Given this piece of code:
Private Declare Auto Function GetPrivateProfileSection Lib "kernel32" _
(ByVal lpAppName As String, _
ByVal lpszReturnBuffer As Byte(), _
ByVal nSize As Integer, ByVal lpFileName As String) As Integer
Public Class IniClassReader
Public Function readWholeSection(iniFile as String, section as String) as String()
Dim buffer As Byte() = New Byte(SECTIONLENGTH) {}
GetPrivateProfileSection(section, buffer, SECTIONLENGTH, iniFile)
Dim sectionContent As String = Encoding.Default.GetString(buffer)
' Skipped code embedded in the function below, not the point of the question
return processSectionContent(sectionContent)
End Function
End Class
I figured out that buffer
contains a sequence of bytes interspersed with NULL
characters (\0
). Hence, sectionContent
value is seen by the spying variable feature as 'e n t r i e 1 = v a l u e 1 e n t r i e 2 = v a l u e 2'
. Each pair key/value is as expected followed by two NULL
characters instead of one.
I don't see why each character is stored as a two byte value. Replacing Default
by UTF8
gives the same result. I tried with a INI file encoded in UTF8 and Windows-1252 (so called "ANSI" by Microsoft).
I know how to get ride of those extra bytes:
Dim sectionContent As String = Encoding.Default.GetString(buffer)

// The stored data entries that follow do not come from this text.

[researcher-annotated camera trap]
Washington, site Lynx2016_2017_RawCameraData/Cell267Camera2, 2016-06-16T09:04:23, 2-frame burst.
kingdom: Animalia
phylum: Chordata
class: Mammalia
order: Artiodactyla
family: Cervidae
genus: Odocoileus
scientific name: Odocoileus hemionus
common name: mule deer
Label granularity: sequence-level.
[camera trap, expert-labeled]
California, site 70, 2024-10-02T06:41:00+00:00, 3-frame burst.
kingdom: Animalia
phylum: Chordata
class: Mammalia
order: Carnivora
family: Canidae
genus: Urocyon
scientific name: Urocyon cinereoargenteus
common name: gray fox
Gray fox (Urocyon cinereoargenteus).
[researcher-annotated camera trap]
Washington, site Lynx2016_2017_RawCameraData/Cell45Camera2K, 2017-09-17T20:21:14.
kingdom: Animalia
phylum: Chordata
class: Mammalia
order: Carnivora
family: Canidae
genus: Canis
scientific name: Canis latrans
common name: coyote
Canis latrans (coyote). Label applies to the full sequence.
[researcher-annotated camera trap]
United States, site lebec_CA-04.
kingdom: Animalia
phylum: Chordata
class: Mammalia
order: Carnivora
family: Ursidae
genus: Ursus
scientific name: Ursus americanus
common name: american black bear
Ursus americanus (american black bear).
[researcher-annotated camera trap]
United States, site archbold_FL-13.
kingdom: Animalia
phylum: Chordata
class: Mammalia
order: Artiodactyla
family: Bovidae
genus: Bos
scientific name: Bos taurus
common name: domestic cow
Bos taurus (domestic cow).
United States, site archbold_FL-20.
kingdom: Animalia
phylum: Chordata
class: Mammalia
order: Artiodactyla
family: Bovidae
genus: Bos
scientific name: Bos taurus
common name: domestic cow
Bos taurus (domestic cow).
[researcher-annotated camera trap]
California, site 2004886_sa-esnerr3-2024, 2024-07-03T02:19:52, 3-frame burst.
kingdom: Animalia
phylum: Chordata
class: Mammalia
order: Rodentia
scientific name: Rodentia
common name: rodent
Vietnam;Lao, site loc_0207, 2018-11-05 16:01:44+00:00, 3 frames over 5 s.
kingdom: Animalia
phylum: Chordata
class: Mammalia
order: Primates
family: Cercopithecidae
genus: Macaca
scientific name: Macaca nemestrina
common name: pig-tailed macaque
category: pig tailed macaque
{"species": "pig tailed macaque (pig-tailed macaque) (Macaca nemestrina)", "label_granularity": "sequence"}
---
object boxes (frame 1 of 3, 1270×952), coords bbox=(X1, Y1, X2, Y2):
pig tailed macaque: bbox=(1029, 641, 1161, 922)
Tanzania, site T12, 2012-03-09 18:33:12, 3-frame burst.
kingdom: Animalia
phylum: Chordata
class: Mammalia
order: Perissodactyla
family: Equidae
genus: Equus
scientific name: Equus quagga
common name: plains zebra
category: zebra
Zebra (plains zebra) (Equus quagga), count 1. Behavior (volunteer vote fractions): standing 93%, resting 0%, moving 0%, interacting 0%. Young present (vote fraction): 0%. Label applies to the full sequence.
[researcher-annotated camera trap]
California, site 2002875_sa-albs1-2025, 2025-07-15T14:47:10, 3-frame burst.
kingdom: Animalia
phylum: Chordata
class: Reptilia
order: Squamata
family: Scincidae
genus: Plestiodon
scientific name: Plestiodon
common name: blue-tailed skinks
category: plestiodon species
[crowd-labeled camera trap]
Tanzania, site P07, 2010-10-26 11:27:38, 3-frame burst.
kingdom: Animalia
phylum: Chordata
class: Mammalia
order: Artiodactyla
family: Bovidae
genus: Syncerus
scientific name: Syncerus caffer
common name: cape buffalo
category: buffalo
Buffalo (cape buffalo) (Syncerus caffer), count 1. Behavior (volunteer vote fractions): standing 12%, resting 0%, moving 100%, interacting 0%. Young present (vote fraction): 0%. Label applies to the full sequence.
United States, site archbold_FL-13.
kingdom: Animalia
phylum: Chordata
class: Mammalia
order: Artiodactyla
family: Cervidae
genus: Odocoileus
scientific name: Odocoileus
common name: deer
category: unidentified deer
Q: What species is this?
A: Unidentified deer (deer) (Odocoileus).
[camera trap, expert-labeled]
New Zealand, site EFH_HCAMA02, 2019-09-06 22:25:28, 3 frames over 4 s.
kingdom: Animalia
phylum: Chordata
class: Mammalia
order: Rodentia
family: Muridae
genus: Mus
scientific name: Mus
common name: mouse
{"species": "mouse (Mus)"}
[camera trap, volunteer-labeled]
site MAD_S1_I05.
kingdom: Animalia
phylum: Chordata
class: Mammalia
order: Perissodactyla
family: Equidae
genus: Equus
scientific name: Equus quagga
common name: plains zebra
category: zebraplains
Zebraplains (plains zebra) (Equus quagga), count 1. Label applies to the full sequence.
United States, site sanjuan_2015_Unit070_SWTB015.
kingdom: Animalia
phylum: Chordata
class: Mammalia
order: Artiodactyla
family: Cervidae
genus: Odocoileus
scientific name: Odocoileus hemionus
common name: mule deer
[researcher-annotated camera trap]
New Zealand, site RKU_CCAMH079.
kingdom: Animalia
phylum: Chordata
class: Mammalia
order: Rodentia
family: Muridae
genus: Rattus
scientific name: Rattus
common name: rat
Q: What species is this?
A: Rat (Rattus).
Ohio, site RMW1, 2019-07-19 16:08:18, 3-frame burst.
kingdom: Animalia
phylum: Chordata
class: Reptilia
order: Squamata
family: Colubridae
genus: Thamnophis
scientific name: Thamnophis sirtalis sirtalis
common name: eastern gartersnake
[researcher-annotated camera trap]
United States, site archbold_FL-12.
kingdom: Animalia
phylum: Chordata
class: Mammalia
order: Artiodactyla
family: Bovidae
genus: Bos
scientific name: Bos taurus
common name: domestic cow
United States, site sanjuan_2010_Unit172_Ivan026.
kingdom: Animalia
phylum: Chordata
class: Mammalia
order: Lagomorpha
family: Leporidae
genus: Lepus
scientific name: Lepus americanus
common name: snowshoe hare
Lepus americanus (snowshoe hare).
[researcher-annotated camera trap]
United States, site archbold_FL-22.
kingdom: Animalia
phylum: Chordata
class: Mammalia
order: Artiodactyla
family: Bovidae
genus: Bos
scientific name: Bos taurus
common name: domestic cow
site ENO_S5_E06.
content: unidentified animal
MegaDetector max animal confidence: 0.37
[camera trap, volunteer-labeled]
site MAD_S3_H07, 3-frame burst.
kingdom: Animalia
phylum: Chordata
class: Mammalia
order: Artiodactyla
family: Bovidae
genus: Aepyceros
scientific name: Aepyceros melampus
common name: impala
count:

sectionContent = sectionContent.Replace(Chr(0) & Chr(0), vbNewLine).Replace(Chr(0), "")
But I want to understand what's going on here to apply the best solution instead of some sloppy hack working only on some cases.
The bytes are UTF-16 encoded text. It looks like null character padding because all of your text consists of characters whose encodings fit in the low byte.
The Windows API exposes both an "A" and a "W" version of the function, with the "A" version working in narrow strings and the "W" version working in wide strings. The default for the Windows NT family tree (thus all Windows since XP) is wide as UCS-2/UTF-16 is the "native" Windows character encoding.